-- Start EXCERPT --
AdminShutdown error code isn't considered transient #5073

Jack-Edwards · 2023-05-24T16:46:42Z

Restarting a PostgreSQL database does not appear to remove or clear connections from the connection pool. Rather, those idle (and broken) connections are still available to use even after the database has restarted and is ready to accept new connections.

Is this expected behavior for connection pooling?

The steps below are how I'm able to reproduce the issue with my project.

Steps:

Clone https://github.com/Crypter-File-Transfer/Crypter
docker-compose --profile dev build
docker-compose --profile dev up
Navigate to https://localhost and bypass the security warning. At least a few API calls will hit the database.
Stop the database container. (note: ignore any Hangfire exceptions logged by the API. I sort of expect these to occur since the database is down).
Start the database container. Wait for database system is ready to accept connections
Press F5 in your browser. You should see the client will crash. The API will log an exception that states: terminating connection due to administrator command

If you were to enable database logging, you will see terminating connection due to administrator command is logged towards the end of a database shutdown. It's never logged after the database comes back up. In this case it seems like the connection knows it's broken, it knows why it is broken, but it stays in the pool just to throw the exception for a subsequent request.
-- End EXCERPT --
-- Start DATA SHOWN --
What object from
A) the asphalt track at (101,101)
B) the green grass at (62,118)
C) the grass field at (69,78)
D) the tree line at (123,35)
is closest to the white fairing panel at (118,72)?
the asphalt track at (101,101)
-- End DATA SHOWN --
◆ **PROBLEMS**:
1. From the connection-pool issue, extract the passage between "If you were" and "a subsequent request.", inclusive.
2. Restate more briefly the paragraph of the connection-pool issue that begins "If you were to enable database logging", keeping its main facts.
Answer using only the connection-pool issue, not the records.

◆ **ANSWERS IN ORDER**:
1.
If you were to enable database logging, you will see terminating connection due to administrator command is logged towards the end of a database shutdown. It's never logged after the database comes back up. In this case it seems like the connection knows it's broken, it knows why it is broken, but it stays in the pool just to throw the exception for a subsequent request.

2. With database logging enabled, "terminating connection due to administrator command" is logged near the end of a database shutdown, never after the database comes back up. The connection seems to know it is broken and why, yet it stays in the pool and throws the exception on a later request.